アルバイトの中でも早めに出勤してくるAは、ぴょこんと頭に寝癖をつけながらやってきた。気の抜ける挨拶をすな。
「暑くなってきましたねー」
「せやな」
そんな会話をしながらミーティングまで時間を潰す。俺は携帯を見ながらネットサーフィンをした。ツイッター見よ。
「先輩見てー」
「あん?」
「昨日のトントンさんのツイート」
「…おう」
「かわいい…」
「どこが??」
「まず敬語なところ」
「はあ」
「んで眠れないところ」
「はい」
「30分前から起きてて、このツイートをするまで寝よう寝ようって頑張ってるってことでしょ?爆萌えおじさん…」
「はいはい…」
「安眠枕とか送ってあげたい…」
「お前今日も元気やな」
見せられた画面は俺が昨日、いや今日の夜中、3時くらいに、眠れなくなってしまったのでツイートしたもの。リツイートもいいねもされているソレは、まあ、自分でツイートしたから別に特に何も思わない。
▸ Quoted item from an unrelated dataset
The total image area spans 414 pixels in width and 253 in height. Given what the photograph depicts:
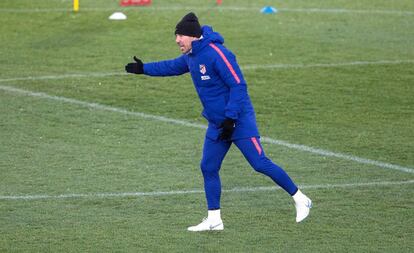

「3時とか寝てたから一番最初にリツイートいいねリプライ出来なかった」
「何それこわい…」
「なんで!?推しにリプして何が悪い!」
「ちなみにどれなんアカウント、お前のやつ」
「これです!」
アットマーク覚えとこ。あとで見たろ
アイコンがフリー素材の豚のそのアイコンは、なんとフォローが俺だけという恐怖のアカウント。なにこれ…ああでも、こんなアカウントからリプ来てんの見たことある気がするわ
「トントンさんリプ用垢」
「何それ、必要か?」
「当たり前でしょ!だって普段の私のツイートを見せるわけにもいかない、別垢使って汚物は晒さないようにするのが常識」
ドヤ顔で言うがなかなか怖い女やなあ、顔はええのに。と思いながら、ツイッターを今一度見る。画面を絶対見られないようにトントンのアカウントを開いてアットーマを打ち込んでいく。出て来た。怖い。昔は返してたけど、今は返してないから片思いフォローのようだ。返しとくか、と軽い気持ちでフォローボタンを押した。
「…うん?」
「そろそろミーティング時間やな」
「待って?」
「どしたん」
あくまで知らないふり、知らないふり
「なん、ん?どうした突然この男」
「誰が?」
「死」
そういってAはその日、使い物にならなかった。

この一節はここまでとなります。